▶ [Short task]:
Please edit the lines below so that "flooded street" becomes "submerged road", and keep everything else the same.

[Records excerpted from a collection]

*****

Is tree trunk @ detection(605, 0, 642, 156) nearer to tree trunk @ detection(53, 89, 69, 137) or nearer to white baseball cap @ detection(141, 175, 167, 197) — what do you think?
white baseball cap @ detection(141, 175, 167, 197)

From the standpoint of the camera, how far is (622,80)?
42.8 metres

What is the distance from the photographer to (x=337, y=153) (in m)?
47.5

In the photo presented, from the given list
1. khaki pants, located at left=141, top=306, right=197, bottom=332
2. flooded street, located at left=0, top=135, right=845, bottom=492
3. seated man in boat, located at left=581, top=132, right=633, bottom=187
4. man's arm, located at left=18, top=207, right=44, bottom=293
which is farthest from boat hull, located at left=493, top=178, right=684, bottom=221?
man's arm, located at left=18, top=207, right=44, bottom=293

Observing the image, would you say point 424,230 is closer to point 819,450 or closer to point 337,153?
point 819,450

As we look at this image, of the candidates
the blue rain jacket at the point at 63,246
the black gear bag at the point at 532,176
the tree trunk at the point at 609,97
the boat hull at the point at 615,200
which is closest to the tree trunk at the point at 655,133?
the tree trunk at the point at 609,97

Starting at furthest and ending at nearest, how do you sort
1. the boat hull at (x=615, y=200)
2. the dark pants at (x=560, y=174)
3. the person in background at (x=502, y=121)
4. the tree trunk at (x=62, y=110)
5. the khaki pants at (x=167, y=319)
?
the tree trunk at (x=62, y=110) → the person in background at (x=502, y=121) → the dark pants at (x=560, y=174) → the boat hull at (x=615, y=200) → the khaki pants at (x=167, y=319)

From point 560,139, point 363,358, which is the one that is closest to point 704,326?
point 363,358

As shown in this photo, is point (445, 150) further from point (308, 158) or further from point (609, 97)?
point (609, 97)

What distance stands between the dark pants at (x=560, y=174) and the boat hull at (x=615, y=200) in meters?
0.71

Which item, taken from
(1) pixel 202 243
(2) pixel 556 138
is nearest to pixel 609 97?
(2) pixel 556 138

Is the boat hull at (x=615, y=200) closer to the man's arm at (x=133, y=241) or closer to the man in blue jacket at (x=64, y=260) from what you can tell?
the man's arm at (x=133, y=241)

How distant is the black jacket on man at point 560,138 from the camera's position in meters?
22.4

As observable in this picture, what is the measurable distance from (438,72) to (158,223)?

*****

▶ [Result below]:
Is tree trunk @ detection(605, 0, 642, 156) nearer to tree trunk @ detection(53, 89, 69, 137) or nearer to white baseball cap @ detection(141, 175, 167, 197) — what do you think?
white baseball cap @ detection(141, 175, 167, 197)

From the standpoint of the camera, how far is (622,80)?
42.8 metres

What is the distance from the photographer to (x=337, y=153) (in m)?
47.5

In the photo presented, from the given list
1. khaki pants, located at left=141, top=306, right=197, bottom=332
2. submerged road, located at left=0, top=135, right=845, bottom=492
3. seated man in boat, located at left=581, top=132, right=633, bottom=187
4. man's arm, located at left=18, top=207, right=44, bottom=293
which is farthest from boat hull, located at left=493, top=178, right=684, bottom=221?
man's arm, located at left=18, top=207, right=44, bottom=293

Observing the image, would you say point 424,230 is closer to point 819,450 or closer to point 337,153?
point 819,450

As we look at this image, of the candidates
the blue rain jacket at the point at 63,246
the black gear bag at the point at 532,176
the tree trunk at the point at 609,97
the boat hull at the point at 615,200
which is closest to the tree trunk at the point at 655,133?
the tree trunk at the point at 609,97

Starting at furthest and ending at nearest, how do you sort
1. the boat hull at (x=615, y=200)
2. the dark pants at (x=560, y=174)
3. the person in background at (x=502, y=121)
4. the tree trunk at (x=62, y=110)
5. the khaki pants at (x=167, y=319)
?
the tree trunk at (x=62, y=110) → the person in background at (x=502, y=121) → the dark pants at (x=560, y=174) → the boat hull at (x=615, y=200) → the khaki pants at (x=167, y=319)

From point 560,139, point 363,358, which is the one that is closest to point 704,326?
point 363,358

As shown in this photo, is point (445, 150) further from point (308, 158) or further from point (609, 97)?
point (609, 97)

What distance stands between the dark pants at (x=560, y=174) and the boat hull at (x=615, y=200) in meters?
0.71

Which item, taken from
(1) pixel 202 243
(2) pixel 556 138
is nearest to pixel 609 97?
(2) pixel 556 138

Is the boat hull at (x=615, y=200) closer to the man's arm at (x=133, y=241) or closer to the man in blue jacket at (x=64, y=260) from what you can tell?
the man's arm at (x=133, y=241)

How distant is the black jacket on man at point 560,138 from the camera's position in meters?
22.4

As observable in this picture, what is the measurable distance from (438,72) to (158,223)?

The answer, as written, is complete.